Problem set:
a - In the text on radiotherapy resistance, what did the researchers uncover in the Nature Communications study?
b - Carry on the text about radiotherapy resistance in tumors, starting right after its last sentence.

Given text:
Segment Open

It may be possible to use drugs that are already in development to overcome radiotherapy resistance in tumors, which is often a major barrier to the successful treatment of many cancers.
This was the conclusion of a recently published Nature Communications study, in which researchers uncovered an immune system mechanism that helps tumors to develop resistance to radiation therapy.
The study builds on earlier work, in which the team examined what happens to cancer cells when they are exposed to radiotherapy, and in particular, how the immune system responds.
For many patients, the aim of cancer treatment is to cure the disease, but, in some cases, this may not be feasible and so the goal is to manage symptoms and control the disease.
Most treatments involve surgery combined with one or more therapies, including chemotherapy and radiation therapy, and perhaps even hormonal or biological therapy.

Segment Closed

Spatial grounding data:
Segment Open

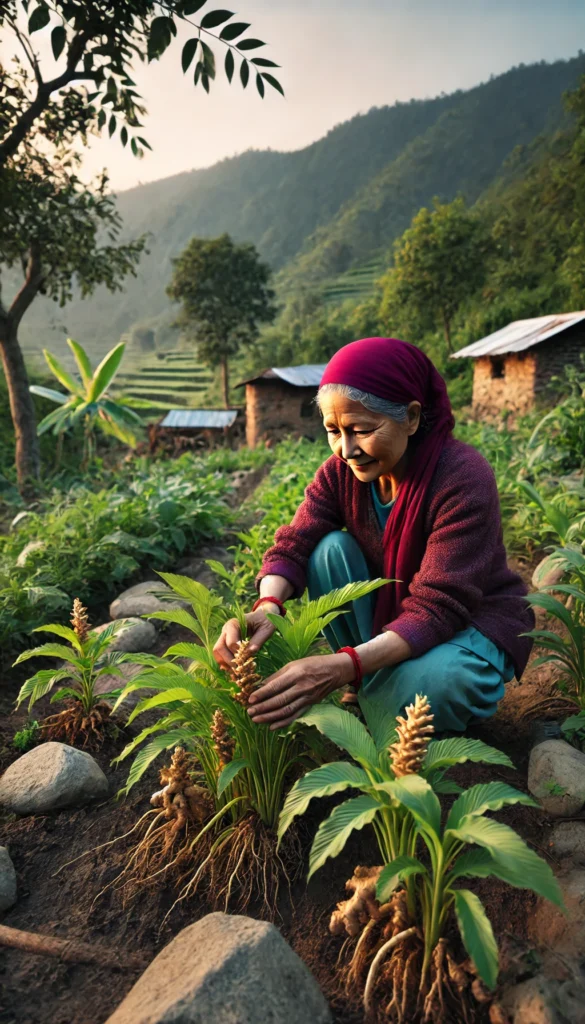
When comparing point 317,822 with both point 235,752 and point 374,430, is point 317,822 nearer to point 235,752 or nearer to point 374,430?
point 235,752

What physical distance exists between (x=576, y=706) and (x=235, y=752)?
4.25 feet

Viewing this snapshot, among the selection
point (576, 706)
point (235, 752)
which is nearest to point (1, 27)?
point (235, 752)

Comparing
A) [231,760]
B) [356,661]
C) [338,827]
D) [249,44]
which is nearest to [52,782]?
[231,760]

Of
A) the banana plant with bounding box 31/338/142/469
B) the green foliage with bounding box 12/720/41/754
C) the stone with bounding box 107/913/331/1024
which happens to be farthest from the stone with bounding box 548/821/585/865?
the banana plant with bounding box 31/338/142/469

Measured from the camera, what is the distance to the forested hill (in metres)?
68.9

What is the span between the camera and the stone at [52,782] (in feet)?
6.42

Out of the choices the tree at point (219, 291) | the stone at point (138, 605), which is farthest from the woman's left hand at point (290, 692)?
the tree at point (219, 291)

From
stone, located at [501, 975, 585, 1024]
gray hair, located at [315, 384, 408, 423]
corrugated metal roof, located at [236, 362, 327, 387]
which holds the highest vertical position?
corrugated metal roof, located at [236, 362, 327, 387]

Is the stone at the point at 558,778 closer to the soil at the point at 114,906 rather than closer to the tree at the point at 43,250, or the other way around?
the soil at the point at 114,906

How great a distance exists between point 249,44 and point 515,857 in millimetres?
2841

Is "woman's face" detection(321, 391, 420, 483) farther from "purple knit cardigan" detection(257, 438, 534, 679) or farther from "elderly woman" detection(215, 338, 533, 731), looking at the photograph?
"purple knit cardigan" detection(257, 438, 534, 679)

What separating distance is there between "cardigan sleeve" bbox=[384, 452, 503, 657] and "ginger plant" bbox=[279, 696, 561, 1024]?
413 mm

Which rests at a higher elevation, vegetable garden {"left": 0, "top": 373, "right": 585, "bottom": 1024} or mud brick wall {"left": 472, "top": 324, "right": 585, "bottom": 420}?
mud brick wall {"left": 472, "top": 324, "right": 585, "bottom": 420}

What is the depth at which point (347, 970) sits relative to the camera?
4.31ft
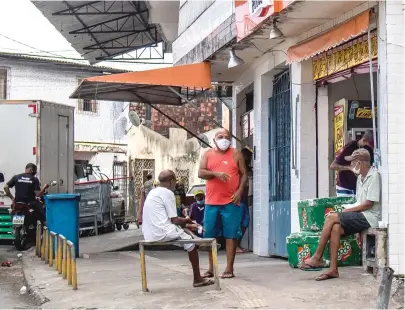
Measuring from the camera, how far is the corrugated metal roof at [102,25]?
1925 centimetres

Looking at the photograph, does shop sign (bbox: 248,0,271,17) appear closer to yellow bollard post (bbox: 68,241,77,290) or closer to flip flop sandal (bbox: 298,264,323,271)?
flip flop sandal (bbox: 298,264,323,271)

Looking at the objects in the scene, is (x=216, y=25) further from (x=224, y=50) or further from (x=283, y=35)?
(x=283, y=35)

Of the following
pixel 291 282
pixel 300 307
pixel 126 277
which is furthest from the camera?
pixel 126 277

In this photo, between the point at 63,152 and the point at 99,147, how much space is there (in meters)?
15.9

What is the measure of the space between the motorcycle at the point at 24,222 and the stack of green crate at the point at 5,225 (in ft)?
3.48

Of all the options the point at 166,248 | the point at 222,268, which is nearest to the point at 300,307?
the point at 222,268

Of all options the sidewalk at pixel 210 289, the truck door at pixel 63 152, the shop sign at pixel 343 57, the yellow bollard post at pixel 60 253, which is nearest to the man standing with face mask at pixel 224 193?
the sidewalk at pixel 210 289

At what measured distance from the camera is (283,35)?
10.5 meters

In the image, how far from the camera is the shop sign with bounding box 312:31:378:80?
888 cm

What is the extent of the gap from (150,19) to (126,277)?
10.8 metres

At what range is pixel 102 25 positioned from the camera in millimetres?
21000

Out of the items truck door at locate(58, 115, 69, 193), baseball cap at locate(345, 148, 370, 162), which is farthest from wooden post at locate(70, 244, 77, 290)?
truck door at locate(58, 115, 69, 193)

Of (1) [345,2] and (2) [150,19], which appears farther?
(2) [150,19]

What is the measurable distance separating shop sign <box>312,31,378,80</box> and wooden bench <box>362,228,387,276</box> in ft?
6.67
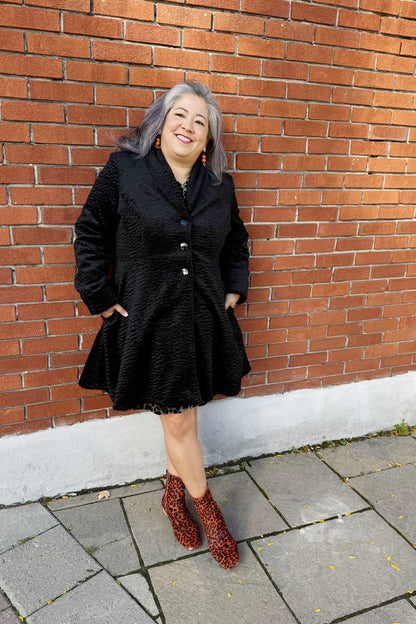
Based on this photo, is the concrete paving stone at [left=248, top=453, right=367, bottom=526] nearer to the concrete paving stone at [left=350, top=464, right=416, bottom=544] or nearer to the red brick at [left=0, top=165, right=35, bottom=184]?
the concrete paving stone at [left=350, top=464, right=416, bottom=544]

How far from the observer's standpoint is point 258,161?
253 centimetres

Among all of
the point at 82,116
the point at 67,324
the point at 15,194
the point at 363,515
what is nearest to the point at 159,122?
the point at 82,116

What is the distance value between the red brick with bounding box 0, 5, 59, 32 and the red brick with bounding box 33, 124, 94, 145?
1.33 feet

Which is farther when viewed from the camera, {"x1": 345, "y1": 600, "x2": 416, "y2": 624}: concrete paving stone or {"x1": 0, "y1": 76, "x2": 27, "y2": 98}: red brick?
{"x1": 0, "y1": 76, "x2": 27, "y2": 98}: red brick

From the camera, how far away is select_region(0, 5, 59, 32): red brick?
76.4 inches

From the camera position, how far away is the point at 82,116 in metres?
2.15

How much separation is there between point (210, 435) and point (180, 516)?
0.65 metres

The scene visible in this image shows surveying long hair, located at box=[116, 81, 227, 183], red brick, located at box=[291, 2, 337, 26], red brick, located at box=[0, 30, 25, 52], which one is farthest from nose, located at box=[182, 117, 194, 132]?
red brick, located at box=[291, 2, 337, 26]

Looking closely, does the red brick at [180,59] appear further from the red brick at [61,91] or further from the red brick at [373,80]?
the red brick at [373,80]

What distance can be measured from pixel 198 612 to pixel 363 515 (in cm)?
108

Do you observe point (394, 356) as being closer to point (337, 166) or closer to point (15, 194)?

Segment Closed

Answers to the problems:
a - They uncovered an immune system mechanism that helps tumors develop resistance to radiation therapy.

b -
Radiation therapy shrinks tumors by directing X-rays, gamma rays, or charged particles at them. These high-energy beams — which can come from a machine outside the body or from radioactive materials implanted into the body — kill the cancer cells by destroying their DNA.
There is also a type of radiation therapy, called systemic radiotherapy, in which the radioactive material travels to the cancer cells in the bloodstream.
Many tumors eventually develop resistance
In their study paper, the researchers note that around 50–60 percent of cancer patients receive some form of radiotherapy as part of their treatment.
Unfortunately, around 40 percent of large tumors that are treated with radiotherapy eventually become resistant, causing significant problems. Finding ways to defeat the resistance would do much to help patients, many of whom suffer a lot of discomfort, as their tumors cannot be removed and fail to respond to other types of treatment.
"It has been known for some time that radiation induces inflammation," says Dr. Ralph Weichselbaum, of the Ludwig Center for cancer research at the University of Chicago, IL, and co-leader of the study, "and we've shown in our earlier work that it does so through a molecular sensor found in cells known as the stimulator of interferon genes, or STING."
He goes on to explain that, as well as the "good side" of the radiotherapy — in which the immune system attacks the damaged cancer cells — there is also a "dark side" that suppresses the immune response.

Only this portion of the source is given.